>> start DATA PROVIDED
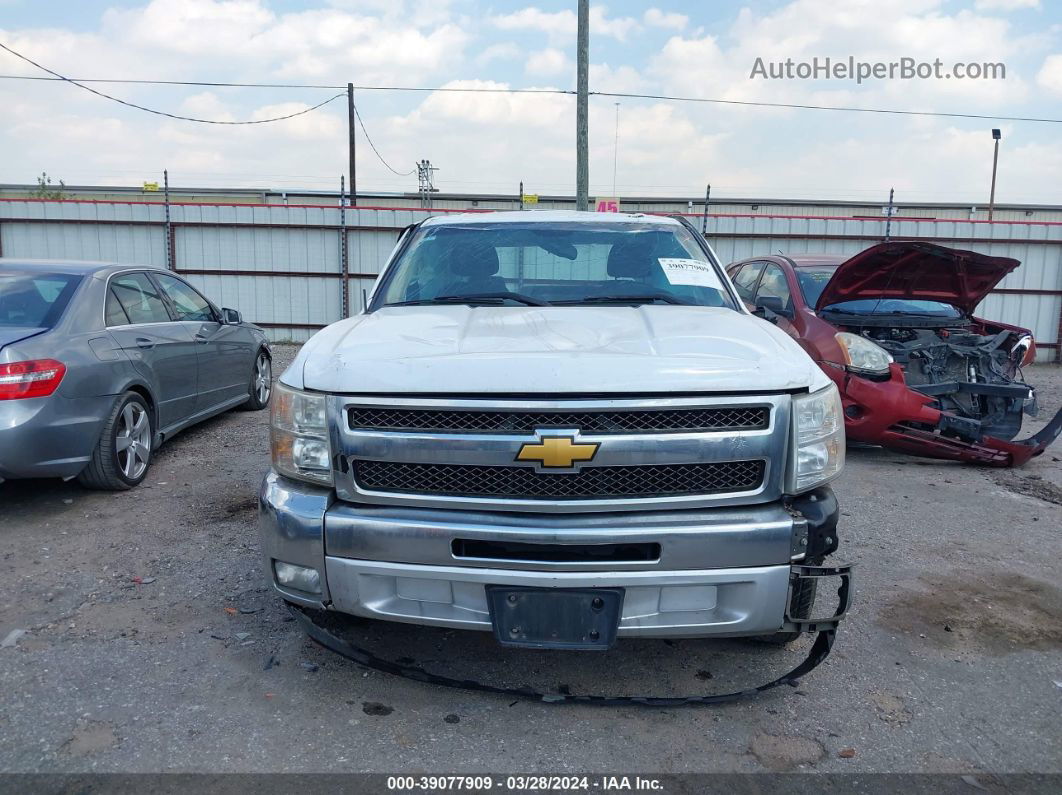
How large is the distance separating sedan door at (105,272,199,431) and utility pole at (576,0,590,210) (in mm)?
>> end DATA PROVIDED
>> start DATA PROVIDED
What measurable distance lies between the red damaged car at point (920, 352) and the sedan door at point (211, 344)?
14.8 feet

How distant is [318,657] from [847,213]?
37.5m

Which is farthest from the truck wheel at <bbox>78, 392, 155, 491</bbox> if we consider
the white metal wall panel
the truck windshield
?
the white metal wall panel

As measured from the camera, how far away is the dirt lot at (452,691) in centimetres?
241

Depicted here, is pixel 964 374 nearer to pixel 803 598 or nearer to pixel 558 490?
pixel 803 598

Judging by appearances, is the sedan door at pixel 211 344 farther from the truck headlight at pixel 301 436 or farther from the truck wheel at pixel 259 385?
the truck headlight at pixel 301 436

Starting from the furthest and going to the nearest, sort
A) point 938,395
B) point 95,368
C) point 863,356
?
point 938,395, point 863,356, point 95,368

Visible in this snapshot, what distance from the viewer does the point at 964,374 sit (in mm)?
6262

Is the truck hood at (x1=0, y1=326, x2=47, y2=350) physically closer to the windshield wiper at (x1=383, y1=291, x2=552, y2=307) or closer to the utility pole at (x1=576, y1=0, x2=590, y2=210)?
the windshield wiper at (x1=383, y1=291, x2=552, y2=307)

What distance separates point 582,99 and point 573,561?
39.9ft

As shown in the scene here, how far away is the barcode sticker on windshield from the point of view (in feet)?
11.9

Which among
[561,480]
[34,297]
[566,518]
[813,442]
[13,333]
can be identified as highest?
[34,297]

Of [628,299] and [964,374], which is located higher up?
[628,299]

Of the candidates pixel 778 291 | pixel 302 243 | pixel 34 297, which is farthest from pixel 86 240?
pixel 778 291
>> end DATA PROVIDED
>> start DATA PROVIDED
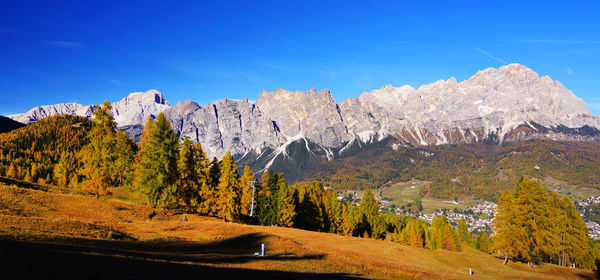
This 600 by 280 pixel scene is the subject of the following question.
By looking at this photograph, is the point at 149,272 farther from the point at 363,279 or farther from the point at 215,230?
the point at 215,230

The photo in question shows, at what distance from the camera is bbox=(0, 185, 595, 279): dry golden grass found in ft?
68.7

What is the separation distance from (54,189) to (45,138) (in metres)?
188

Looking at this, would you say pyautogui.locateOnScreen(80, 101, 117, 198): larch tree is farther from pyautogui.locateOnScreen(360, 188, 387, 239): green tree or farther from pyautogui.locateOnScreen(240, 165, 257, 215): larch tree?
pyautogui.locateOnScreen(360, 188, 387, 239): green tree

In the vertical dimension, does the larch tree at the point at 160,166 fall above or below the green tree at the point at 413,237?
>> end DATA PROVIDED
__PROBLEM DESCRIPTION__
Starting at the line that contains "This 600 by" and ending at the line that contains "In the vertical", reproduce those lines with "larch tree" swapped for "pine tree" and everything else left unchanged.

__OUTPUT__
This 600 by 280 pixel scene is the subject of the following question.
By looking at this photograph, is the point at 149,272 farther from the point at 363,279 or farther from the point at 215,230?
the point at 215,230

The photo in question shows, at what distance from the camera is bbox=(0, 185, 595, 279): dry golden grass found in ft?
68.7

What is the separation distance from (54,189) to (45,138) (in metres)?
188

Looking at this, would you say pyautogui.locateOnScreen(80, 101, 117, 198): pine tree is farther from pyautogui.locateOnScreen(360, 188, 387, 239): green tree or farther from pyautogui.locateOnScreen(240, 165, 257, 215): pine tree?
pyautogui.locateOnScreen(360, 188, 387, 239): green tree

In the vertical dimension, does the pine tree at the point at 160,166 fall above or below the green tree at the point at 413,237?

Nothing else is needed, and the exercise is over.